What the task requires: Copy out exactly every line from the line containing "Of (x=546, y=596)" until the records below end, inclusive of both boundary lines.

Materials provided:

·····

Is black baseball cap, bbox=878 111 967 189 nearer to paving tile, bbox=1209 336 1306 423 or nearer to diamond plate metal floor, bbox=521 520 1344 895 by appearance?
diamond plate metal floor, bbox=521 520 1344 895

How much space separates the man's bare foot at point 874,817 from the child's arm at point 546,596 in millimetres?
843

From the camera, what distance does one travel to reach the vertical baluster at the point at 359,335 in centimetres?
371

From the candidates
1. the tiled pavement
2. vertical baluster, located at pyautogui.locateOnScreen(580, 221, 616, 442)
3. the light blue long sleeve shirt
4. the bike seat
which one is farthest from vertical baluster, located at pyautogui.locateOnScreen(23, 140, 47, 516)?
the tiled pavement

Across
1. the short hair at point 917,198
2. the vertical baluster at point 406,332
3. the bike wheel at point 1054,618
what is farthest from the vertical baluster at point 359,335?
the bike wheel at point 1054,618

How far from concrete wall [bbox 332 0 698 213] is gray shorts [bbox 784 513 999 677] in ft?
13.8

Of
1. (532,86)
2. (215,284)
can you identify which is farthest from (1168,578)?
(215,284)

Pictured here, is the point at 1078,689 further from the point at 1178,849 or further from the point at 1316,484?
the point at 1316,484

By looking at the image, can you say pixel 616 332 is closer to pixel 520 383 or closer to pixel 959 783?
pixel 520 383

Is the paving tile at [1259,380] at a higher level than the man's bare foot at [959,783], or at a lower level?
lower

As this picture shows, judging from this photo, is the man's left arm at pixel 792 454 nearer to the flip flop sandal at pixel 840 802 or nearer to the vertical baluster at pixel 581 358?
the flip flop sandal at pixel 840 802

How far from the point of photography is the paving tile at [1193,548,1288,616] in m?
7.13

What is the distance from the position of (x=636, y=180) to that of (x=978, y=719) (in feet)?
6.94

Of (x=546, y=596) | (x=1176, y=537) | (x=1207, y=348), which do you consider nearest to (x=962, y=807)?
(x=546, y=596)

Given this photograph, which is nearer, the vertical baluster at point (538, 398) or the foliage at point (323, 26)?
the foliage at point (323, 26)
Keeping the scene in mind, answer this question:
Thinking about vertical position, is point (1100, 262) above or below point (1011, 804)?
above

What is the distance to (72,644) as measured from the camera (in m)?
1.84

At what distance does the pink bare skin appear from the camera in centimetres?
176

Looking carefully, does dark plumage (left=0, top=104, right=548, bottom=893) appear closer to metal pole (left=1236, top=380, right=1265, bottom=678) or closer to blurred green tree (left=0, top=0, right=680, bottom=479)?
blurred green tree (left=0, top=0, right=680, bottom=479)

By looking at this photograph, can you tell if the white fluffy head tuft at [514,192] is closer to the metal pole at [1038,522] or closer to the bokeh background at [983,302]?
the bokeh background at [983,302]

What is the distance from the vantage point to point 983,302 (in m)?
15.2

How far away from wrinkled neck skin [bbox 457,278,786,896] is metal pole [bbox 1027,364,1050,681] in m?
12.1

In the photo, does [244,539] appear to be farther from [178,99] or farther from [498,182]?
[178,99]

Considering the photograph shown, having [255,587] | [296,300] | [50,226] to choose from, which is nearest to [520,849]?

·····

The output:
Of (x=546, y=596) | (x=1176, y=537) | (x=1207, y=348), which do you consider nearest to (x=962, y=807)?
(x=546, y=596)

Given this photograph, which is nearer, the vertical baluster at point (538, 398) or the foliage at point (323, 26)?
the foliage at point (323, 26)
Keeping the scene in mind, answer this question:
Thinking about vertical position, is point (1100, 262) above or below point (1011, 804)?
above

What is the distance to (72,644) as measured from the camera (in m)?
1.84

At what distance does the pink bare skin appear from the camera in centimetres?
176

Looking carefully, does dark plumage (left=0, top=104, right=548, bottom=893) appear closer to metal pole (left=1236, top=380, right=1265, bottom=678) or closer to blurred green tree (left=0, top=0, right=680, bottom=479)?
blurred green tree (left=0, top=0, right=680, bottom=479)

By looking at this photograph, can you tell if the white fluffy head tuft at [514,192] is closer to the metal pole at [1038,522] or closer to the bokeh background at [983,302]?
the bokeh background at [983,302]

What is the distance from the vantage point to point 983,302 (in m)?
15.2

How far away from wrinkled neck skin [bbox 457,278,786,896] is metal pole [bbox 1027,364,1050,681] in m?
12.1

In the photo, does [244,539] appear to be farther from [178,99] or farther from [498,182]?
[178,99]

Considering the photograph shown, having [255,587] | [296,300] | [50,226] to choose from, which is nearest to [520,849]?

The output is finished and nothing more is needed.